Appellees' position, however, is that the journey was made for the sole purpose of viewing the feed mixer being manufactured by the appellant. At the plant, they advised the plant manager of their application for patent which would include certain claims of which appellant's feed mixer would perhaps be an infringement. It was at this point that appellant inquired of the possibility of obtaining a license. Appellees contend the possibility of licensing had not been previously considered, and all negotiations relative to the license were conducted after their return to Kansas. They also flatly deny the trip was made for the purpose of eliciting damages from appellant.
It is clear that the statute in question is based on certain minimum contacts which must satisfy requisites of due process in accord with the test of International Shoe Co. v. Washington, 326 U. S. 310, 66 S.Ct. 154, 90 L.Ed. 95 (1945). Service of process under F.R.Civ.P. Rule 4(e) is to be made under the manner prescribed by state statute. "The question of whether the activity of the defendant constitutes `doing business' for jurisdictional purposes depends upon state or local law." Walker v. Field Enterprises, Inc., 332 F.2d 632, 633 (10th Cir. 1964); Walker v. General Features Corporation, 319 F.2d 583, (10th Cir. 1963).

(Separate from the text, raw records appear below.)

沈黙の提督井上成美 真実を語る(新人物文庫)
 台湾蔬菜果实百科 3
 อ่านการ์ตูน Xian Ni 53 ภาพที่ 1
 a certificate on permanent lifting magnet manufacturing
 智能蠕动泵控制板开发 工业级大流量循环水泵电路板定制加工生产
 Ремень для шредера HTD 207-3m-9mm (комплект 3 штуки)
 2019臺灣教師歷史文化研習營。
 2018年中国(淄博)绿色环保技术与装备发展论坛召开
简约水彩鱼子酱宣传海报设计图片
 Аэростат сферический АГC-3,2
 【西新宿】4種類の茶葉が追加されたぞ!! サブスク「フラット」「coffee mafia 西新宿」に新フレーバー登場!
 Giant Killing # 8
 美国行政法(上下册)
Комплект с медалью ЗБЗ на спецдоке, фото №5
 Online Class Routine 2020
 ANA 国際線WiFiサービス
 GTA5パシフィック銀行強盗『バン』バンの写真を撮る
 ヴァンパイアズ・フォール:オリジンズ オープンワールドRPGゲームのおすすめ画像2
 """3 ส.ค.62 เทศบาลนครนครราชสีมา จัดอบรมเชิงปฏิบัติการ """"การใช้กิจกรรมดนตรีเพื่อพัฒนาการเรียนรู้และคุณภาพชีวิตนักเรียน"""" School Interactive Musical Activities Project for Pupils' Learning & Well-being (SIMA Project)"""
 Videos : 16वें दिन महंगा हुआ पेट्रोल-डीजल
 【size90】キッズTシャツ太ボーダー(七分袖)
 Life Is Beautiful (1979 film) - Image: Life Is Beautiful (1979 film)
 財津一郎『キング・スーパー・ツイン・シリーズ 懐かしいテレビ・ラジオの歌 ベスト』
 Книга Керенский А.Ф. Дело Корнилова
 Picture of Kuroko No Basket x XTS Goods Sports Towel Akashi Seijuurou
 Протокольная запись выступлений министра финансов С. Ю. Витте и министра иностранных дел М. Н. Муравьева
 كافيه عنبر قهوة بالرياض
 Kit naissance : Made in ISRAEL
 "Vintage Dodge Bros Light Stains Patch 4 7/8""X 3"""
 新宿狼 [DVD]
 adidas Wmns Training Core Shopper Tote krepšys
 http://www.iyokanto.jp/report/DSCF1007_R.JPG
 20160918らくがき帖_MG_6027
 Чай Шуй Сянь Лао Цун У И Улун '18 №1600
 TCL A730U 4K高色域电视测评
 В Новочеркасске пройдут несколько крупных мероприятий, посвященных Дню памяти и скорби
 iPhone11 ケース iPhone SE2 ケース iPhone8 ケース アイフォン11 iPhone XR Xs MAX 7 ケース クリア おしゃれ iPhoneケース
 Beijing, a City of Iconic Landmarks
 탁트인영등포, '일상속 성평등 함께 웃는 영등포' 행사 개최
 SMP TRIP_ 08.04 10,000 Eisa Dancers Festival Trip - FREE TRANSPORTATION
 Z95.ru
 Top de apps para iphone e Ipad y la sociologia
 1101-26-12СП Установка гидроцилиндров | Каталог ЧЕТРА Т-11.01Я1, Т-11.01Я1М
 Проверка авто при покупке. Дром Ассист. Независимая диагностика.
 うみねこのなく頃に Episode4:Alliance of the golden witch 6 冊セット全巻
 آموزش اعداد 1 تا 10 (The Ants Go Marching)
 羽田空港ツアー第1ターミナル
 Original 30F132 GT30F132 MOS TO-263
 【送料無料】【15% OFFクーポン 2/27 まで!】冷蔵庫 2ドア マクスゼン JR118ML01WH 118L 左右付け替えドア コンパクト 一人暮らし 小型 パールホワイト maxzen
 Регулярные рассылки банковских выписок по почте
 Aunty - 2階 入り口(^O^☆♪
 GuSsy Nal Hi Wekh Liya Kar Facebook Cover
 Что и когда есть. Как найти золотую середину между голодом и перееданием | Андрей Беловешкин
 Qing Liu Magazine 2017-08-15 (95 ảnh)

Our review of Colorado decisions interpretative of activities constituting "transaction of any business" reveals a requisite of "`purposeful acts,' performed within the forum state by the defendant in relation to the contract * * *." Knight v. District Court of the Seventeenth Judicial District, 162 Colo. 14, 20, 424 P.2d 110, 113 (1967). Evidence of Colorado contacts was presented to the trial court by both parties by affidavit and memorandum. On this basis, the trial court determined there were insufficient contacts to support the service of process. Our review of evidentiary considerations by the trial court is in the light most favorable to the prevailing party. We find no error in the trial court's dismissal for lack of in personam jurisdiction.
Nor do we reach support for the service of process on the executed license agreement itself. The contract negotiations were by mail subsequent to appellees' return to Kansas. No terms of the agreement indicate an intention for performance to be limited solely to Colorado. The final signators of the agreement were the appellees who affixed their signatures in Kansas. On this basis, we cannot conclude sufficient contractual connections with Colorado to supply the minimum contacts necessary to maintain in personam jurisdiction.